Clementina (umfaßt ihrer Mutter Knie). O gnädige Mama, wie gütig sind Sie! und was für eine tiefe Empfindung habe ich von Ihrer und meines Vaters liebevoller Nachsicht! Wie soll ich jene ausdrücken? Wie soll ich diese erwiedern? – Wie unwürdig würde ich der wiederkehrenden Vernunft seyn, wenn ich mich nicht bemühen würde, sie gänzlich zu Erfüllung meiner Pflicht gegen Gott und Sie anzuwenden! – Aber erlauben Sie mir, ich bitte Sie, daß ich mich in mein Zimmer begebe und einige Stunden ungestört bleibe. Ich habe nöthig, mich zu der Scene, die mir bevorsteht, vorzubereiten. (Sie begibt sich eilfertig hinweg.)


Vierzehnter Auftritt.

Die Markgräfin. Jeronymo.

Die Markgräfin. Was sagte das liebe Geschöpf? Wie feierlich war ihr Gesicht und der Ton ihrer Stimme! Und wie eilfertig ging sie hinweg! – Sie hat etwas auf dem Herzen; aber ich begreife nicht, was es seyn kann. – Wenn ich nicht selbst gehört hätte, wie freundlich der Pater Marescotti sich zum Vortheil des Chevalier erklärte, so würde ich glauben, daß er sie mit neuen Zweifeln beunruhiget habe.

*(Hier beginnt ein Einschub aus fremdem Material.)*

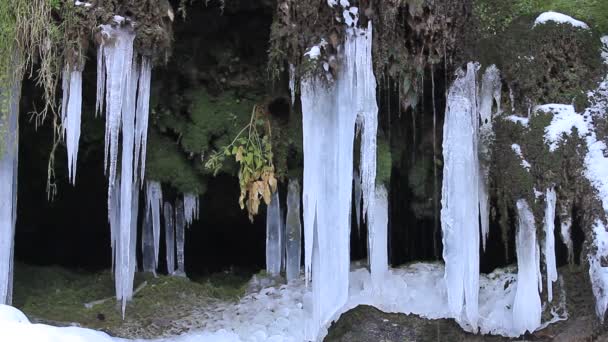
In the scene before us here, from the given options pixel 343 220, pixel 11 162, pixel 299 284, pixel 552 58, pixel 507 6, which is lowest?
pixel 299 284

Jeronymo. Ich werfe keinen Verdacht auf Marescotti. Er ist zu rechtschaffen und zu klug, sich einer solchen Uebereilung schuldig zu machen. Clementina wird von Allem, was ihr begegnet, noch zu stark gerührt. Die Ankunft des Generals hat sie erschreckt. Furcht und Hoffnung streitet in ihrer Seele, und das Glück, das ihr angekündigt worden, ist zu groß und unverhofft, als daß sie es glauben könnte. Sie wird ruhig werden, sobald sie nicht mehr zweifeln kann.

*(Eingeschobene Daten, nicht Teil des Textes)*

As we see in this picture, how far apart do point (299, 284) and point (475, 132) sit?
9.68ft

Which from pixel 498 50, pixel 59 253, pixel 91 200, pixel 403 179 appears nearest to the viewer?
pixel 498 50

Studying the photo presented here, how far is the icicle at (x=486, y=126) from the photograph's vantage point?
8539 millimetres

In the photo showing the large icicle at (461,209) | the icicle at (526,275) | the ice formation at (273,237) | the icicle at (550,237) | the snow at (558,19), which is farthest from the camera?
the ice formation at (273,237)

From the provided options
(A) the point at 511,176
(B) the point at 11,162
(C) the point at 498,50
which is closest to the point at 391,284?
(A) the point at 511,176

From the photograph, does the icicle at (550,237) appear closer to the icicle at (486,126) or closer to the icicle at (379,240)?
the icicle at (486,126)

Die Markgräfin. Du beruhigst mich wieder, mein Sohn! Wir haben angenehme Aussichten vor uns; dasjenige, was sie uns gekostet haben, erhöht ihren Werth. Wir wollen jetzt alle unsere Gedanken darauf richten, deinen Bruder, den General, mit dem Chevalier zu versöhnen. Ich habe deßhalb nicht den geringsten Kummer. Es ist unmöglich, gegen die Verdienste dieses Mannes auszuhalten.